A rural schoolteacher who has never held public office has been sworn in that Peru’s new president promised to rule “with the people and for the people ”in a ceremony imbued with historical symbolism of Peru two hundred years of independence from Spain.
In his typical broad straw hat, Pedro Castillo promised to make extensive changes in the country in his introductory speech, paying tribute to Peru’s indigenous peoples and teachers and promising to fight corruption, curb monopoly and increase public spending on education and health.
The symbolic significance of the event was not lost on Castillo, the son of peasants who never learned to read or write. “This land is founded on the sweat of my ancestors. The story of this silent Peru is also my story, ”he said.
But the 51-year-old trade union leader faces enormous challenges as Peru fights for the world’s deadliest Covid-19 outbreak, and he struggles with tensions within his left-wing Perú Libre party and faces weak congressional support in a divided nation.
Two hundred years since Peru ceased to be a Spanish colony, Castillo said it was Spain’s colonization that created the “caste system” that sowed differences between Peruvians when Spanish King Felipe VI sat in the audience.
“The three centuries in which this area belonged to the Spanish crown enabled them to exploit the minerals that sustained Europe’s development, to a large extent with the work of many of our grandparents,” he pointed out.
In a very symbolic gesture, he said he would not rule from the capital’s presidential palace, known as the “House of Pizarro” after the leader of the Spanish conquest of Peru, Francisco Pizarro, who founded Lima in 1535.
We will give up this palace to the Ministry of Culture so that it can be used to show our history from its origins to the present day, ”he said.
He said his first priority as president would be to fight the Covid-19 pandemic, which has killed more than 196,000 Peruvians and left one in 100 children orphaned, according to a study by Lancet.
The teacher with 25 years of experience declared a state of emergency in public education and promised to increase his budget.
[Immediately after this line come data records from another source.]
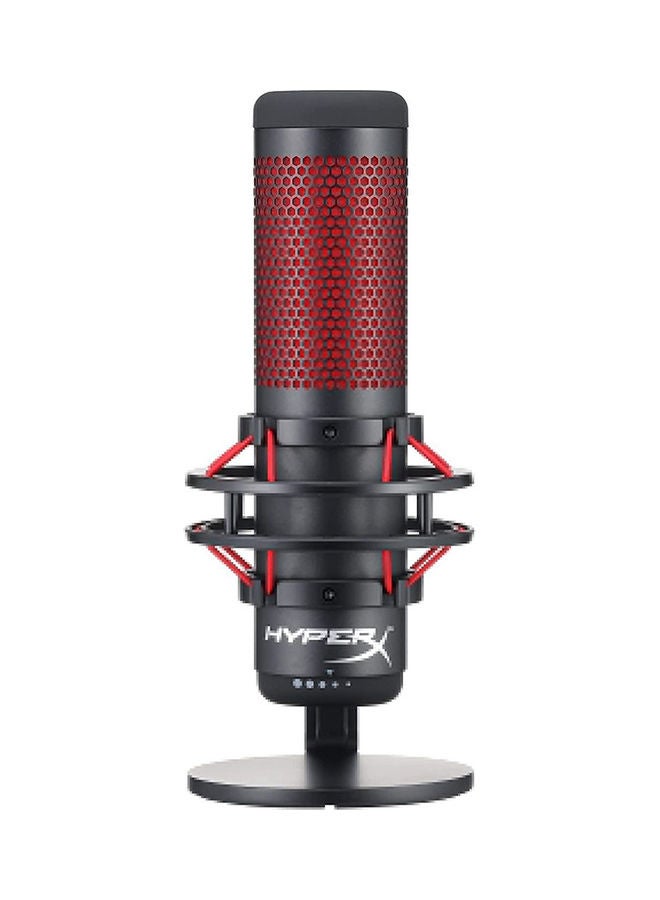 HYPERX - HyperX QuadCast Black/Red Microphone - Image 1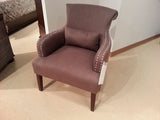 Homelegance Reedley Accent Chair In Chocolate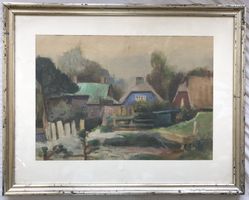 F.A. Wittig - Ahrenshoop II (1942) - Mischtechnik (Tempera)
He promised to set up a Ministry of Science and Technology and rename the Ministry of Culture as the Ministry of Cultures to reflect the many indigenous peoples of Peru.
Despite his promise to make radical changes, there is still long-standing uncertainty about the composition of his government. Castillo has postponed the appointment of his cabinet to Friday, which was to be announced Wednesday. He is expected to announce his prime minister on Thursday on a trip to the Andean region of Ayacucho.